◆ **SHORT TASK A**
In the Celanese 8-K filing, what size did the Board reach when it added Lori J. Ryerkerk?
◆ **SHORT TASK B**
Carry on the Celanese 8-K filing from its final sentence.

── SELECTED PASSAGE ──

Celanese Corporation (NYSE:CE) Files An 8-K Departure of Directors or Certain Officers; Election of Directors; Appointment of Certain Officers; Compensatory Arrangements of Certain Officers
Item 5.02 Departure of Directors or Certain Officers; Election of Directors; Appointment of Certain Officers; Compensatory Arrangements of Certain Officers.
(d) On April 8, 2019, Celanese Corporation (the Company) announced that its Board of Directors (the Board) had elected Lori J. Ryerkerk as Chief Executive Officer and President of the Company, effective as of May 1, 2019. On April 18, 2019, after the Company held its 2019 Annual Meeting of Stockholders (the 2019 Annual Meeting), the Board increased the size of the Board from nine to ten members and elected Lori J. Ryerkerk as an employee member of the Board to fill the vacancy, each effective May 1, 2019. Ms. Ryerkerk will not serve on any of the Boards committees when she begins Board service on May 1, 2019.
Ms. Ryerkerk most recently served as Executive Vice President, Global Manufacturing of Royal Dutch Shell (Shell), from October 2013 through September 2018, where she was responsible for all Shell Refining and Chemical assets globally, both Shell operations and joint ventures, with a total crude oil processing capacity of 3.1 million barrels per day and chemical sales volume of 17 million tonnes per year. From May 2010 until October 2013, Ms. Ryerkerk was Shells Regional Vice President Manufacturing, Europe and Africa. Prior to joining Shell, Ms. Ryerkerk held leadership roles with ExxonMobil Corporation and Hess Corporation. She has lived and worked in the U.S., Asia and Europe. Ms. Ryerkerk received her B.S. in chemical engineering from Iowa State University. Ms. Ryerkerk is also a director of Axalta Coating Systems Ltd., a leading global coatings provider, and has been such since October 2015.

───
── INFORMATION SUPPLIED ──

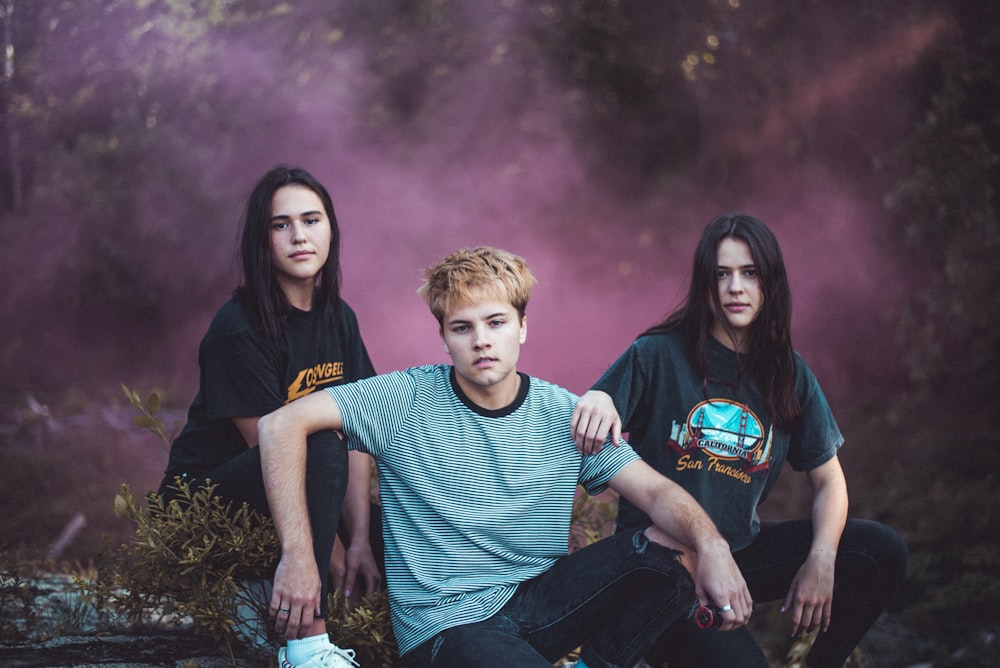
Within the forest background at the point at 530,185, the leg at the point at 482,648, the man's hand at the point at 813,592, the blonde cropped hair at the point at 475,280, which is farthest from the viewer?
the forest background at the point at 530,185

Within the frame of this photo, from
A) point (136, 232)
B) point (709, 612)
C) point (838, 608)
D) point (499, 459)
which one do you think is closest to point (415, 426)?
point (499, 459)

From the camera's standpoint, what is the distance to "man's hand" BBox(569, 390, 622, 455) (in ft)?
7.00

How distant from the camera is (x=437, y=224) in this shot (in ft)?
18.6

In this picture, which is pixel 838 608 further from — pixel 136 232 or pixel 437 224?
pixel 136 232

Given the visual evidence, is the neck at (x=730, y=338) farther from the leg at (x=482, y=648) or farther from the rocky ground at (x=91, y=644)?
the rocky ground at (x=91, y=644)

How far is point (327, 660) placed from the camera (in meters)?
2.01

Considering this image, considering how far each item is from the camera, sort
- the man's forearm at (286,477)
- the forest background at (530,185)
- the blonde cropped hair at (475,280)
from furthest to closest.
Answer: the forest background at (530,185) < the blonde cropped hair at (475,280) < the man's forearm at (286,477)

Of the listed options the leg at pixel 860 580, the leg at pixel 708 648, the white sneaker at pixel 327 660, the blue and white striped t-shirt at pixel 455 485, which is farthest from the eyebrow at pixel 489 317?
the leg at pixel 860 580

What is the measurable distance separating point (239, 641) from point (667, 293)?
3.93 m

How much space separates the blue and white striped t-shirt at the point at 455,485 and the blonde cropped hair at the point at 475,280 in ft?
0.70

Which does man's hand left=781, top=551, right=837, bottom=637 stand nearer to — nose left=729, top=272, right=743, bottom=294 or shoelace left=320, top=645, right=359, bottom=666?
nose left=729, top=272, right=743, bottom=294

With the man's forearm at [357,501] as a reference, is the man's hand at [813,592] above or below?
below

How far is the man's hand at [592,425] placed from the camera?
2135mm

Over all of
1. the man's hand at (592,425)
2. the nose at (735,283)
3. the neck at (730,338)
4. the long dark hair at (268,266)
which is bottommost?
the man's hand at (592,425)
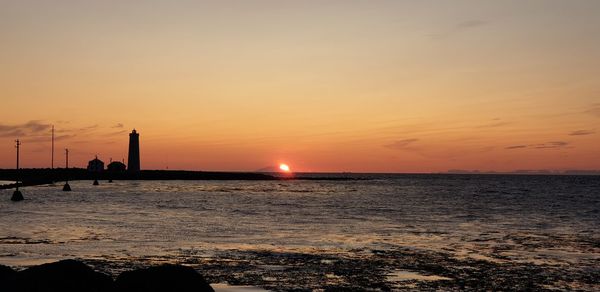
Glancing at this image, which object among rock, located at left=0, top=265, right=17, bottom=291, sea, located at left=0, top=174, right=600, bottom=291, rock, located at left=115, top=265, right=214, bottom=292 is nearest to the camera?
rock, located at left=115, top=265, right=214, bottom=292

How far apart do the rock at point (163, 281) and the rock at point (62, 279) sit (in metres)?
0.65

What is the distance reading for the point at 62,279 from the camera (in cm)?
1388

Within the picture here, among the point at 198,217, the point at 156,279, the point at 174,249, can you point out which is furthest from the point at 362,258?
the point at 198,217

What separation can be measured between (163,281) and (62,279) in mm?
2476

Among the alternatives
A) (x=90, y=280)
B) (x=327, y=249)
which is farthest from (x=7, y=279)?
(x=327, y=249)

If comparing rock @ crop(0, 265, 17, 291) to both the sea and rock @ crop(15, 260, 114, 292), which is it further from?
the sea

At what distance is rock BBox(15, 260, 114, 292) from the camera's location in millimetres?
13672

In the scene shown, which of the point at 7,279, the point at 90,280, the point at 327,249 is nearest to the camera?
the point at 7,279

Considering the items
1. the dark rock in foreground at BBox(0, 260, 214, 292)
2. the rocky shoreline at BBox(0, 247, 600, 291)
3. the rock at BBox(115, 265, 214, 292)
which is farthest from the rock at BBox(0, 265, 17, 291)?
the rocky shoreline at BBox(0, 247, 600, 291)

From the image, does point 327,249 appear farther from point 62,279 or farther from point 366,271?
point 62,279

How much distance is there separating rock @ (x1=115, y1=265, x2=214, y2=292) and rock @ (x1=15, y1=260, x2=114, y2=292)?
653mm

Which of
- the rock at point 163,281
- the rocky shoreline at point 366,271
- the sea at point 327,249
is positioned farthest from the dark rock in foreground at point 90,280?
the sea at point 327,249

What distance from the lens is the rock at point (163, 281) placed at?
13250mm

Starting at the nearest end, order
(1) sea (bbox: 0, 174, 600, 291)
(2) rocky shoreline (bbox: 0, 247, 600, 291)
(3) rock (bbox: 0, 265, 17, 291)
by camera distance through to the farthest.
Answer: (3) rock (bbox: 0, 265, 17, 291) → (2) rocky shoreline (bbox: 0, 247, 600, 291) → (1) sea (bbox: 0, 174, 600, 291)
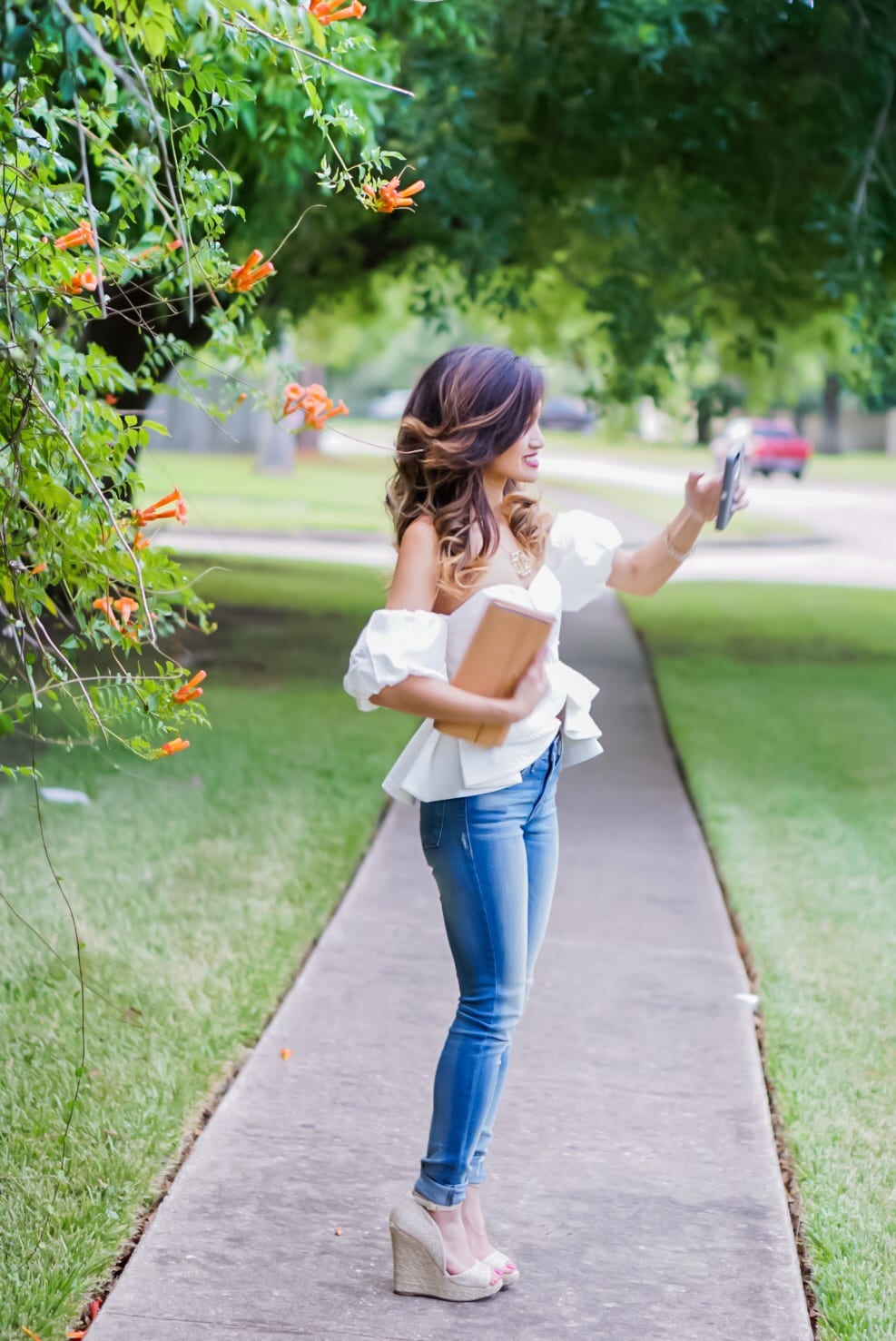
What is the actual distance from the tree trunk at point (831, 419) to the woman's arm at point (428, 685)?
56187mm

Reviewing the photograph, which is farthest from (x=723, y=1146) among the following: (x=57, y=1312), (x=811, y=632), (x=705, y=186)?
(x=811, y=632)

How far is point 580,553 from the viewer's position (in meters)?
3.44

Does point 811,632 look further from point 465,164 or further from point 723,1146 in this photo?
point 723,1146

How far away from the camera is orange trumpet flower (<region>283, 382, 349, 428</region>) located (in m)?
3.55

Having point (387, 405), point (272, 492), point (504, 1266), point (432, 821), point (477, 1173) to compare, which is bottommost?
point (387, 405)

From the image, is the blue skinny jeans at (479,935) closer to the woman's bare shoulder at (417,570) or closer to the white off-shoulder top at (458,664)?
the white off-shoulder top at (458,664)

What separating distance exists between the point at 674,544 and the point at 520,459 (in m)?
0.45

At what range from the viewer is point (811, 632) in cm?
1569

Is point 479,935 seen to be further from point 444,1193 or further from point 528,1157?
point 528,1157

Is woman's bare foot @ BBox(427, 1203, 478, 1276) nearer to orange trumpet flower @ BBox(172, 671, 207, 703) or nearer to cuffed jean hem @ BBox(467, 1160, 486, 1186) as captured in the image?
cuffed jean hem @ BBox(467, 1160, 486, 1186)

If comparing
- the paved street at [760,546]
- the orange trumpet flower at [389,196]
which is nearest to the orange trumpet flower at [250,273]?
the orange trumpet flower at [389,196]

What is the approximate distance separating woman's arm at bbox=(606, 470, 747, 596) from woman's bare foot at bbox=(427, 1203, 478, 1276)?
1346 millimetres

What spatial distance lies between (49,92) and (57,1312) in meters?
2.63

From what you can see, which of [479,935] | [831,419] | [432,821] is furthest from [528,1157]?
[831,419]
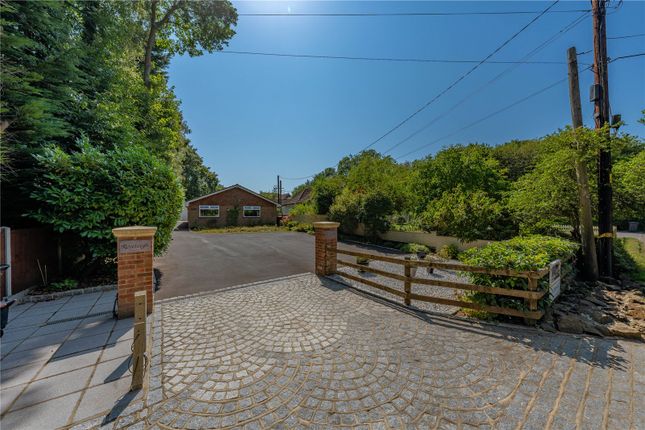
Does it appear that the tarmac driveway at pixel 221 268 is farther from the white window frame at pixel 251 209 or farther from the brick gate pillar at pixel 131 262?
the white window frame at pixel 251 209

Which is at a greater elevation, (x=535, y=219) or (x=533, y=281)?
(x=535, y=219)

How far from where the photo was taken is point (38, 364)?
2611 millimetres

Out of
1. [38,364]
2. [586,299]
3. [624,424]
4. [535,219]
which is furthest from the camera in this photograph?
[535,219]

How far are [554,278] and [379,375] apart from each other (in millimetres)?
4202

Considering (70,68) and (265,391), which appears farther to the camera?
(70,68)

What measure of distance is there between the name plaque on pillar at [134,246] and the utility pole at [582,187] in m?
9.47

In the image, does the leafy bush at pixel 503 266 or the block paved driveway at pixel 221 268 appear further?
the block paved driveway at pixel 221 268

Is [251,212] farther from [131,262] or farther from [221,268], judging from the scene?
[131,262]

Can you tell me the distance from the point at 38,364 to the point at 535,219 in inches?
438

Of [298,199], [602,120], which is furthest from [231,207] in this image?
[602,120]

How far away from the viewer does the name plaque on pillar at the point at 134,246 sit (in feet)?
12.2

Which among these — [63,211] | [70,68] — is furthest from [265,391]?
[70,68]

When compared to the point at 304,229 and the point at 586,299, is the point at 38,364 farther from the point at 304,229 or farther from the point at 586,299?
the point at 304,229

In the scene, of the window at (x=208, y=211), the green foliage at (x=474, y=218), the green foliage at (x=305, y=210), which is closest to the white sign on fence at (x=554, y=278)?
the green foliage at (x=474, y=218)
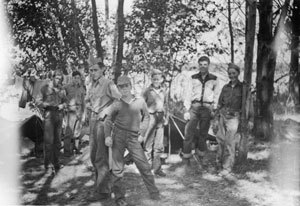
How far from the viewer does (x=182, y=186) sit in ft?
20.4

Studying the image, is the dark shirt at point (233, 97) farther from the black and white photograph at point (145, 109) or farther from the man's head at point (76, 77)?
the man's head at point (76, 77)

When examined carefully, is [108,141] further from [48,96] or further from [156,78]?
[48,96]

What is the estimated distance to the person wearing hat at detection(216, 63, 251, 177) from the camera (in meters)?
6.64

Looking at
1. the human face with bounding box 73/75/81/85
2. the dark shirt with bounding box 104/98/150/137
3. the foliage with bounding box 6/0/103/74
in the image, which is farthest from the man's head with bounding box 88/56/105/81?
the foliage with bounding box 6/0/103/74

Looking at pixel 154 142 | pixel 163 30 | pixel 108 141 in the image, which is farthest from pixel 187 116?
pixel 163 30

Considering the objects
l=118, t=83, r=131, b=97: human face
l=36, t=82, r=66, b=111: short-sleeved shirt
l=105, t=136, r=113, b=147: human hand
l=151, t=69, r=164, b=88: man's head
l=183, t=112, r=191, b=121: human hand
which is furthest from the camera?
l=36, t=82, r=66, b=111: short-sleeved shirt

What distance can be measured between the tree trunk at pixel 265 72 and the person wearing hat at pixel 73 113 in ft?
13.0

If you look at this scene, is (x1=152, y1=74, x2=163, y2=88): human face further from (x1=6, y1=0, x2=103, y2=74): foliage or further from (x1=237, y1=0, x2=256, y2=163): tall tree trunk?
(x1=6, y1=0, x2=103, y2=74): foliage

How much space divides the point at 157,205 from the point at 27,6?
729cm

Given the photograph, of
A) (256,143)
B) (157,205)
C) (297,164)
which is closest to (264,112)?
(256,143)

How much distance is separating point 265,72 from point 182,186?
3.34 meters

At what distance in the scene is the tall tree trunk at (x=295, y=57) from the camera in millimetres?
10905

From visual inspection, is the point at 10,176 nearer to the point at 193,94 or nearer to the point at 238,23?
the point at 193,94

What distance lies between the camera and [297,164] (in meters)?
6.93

───

◆ **WRITTEN REPLY A**
Ten members, up from nine.

◆ **WRITTEN REPLY B**
Ms. Ryerkerk, age 56, has no direct or indirect material interest in any transaction required to be disclosed to Item 404(a) of Regulation S-K, has no arrangement or understanding between her and any other person to which she was elected as director required to be disclosed to Item 401(b) of Regulation S-K, and has no family relationships required to be disclosed to Item 401(d) of Regulation S-K. Ms. Ryerkerk will not receive any compensation for her service on the Board.
Item 5.03 Amendments to Articles of Incorporation or Bylaws; Changes in Fiscal Year.
On April 18, 2019, the Company held its 2019 Annual Meeting. During the 2019 Annual Meeting, the stockholders approved amendments to Section 7.3 of the Company\’s Second Amended and Restated Certificate of Incorporation, as amended (the Certificate) to allow stockholders to remove directors of the Company with or without cause. The amendments to the Certificate are more fully described in the Companys definitive proxy statement filed with the Securities and Exchange Commission on March 9, 2019, in connection with the 2019 Annual Meeting (the Proxy Statement). The full text of the amendments to the Certificate is attached as Exhibit 3.1 and is incorporated herein by reference.
The amendments to the Certificate became effective upon the Companys filing of a Certificate of Amendment to the Certificate with the Secretary of State of the State of Delaware on April 18, 2019.
Item 5.07 Submission of Matters to a Vote of Security Holders.
During the Annual Meeting, the Companys stockholders were asked to consider and vote upon four proposals: (1) election of nine Directors to the Board to serve for a term that expires at the annual meeting of stockholders in 2020 or until their successors are duly elected and qualified or their earlier resignation or retirement; (2) advisory vote to approve executive compensation; (3) ratification of the selection of KPMG LLP as the Companys independent registered public accounting firm for 2019; and (4) approval of an amendment to the Companys Certificate of Incorporation to allow stockholders to remove directors of the Company with or without cause.
As of the Annual Meeting record date of February 19, 2019, there were 127,843,230 shares of the Companys Common Stock issued and outstanding and entitled to be voted at the Annual Meeting, if represented in person or by proxy at the Annual Meeting. A total of 118,342,829 shares were voted in person or by proxy (92.56% quorum). For each proposal, the stockholder voting results were as follows:
1. Election of Directors. Each of the Director nominees was elected to serve for a term which expires at the annual meeting of stockholders in 2020 by the votes set forth in the table below.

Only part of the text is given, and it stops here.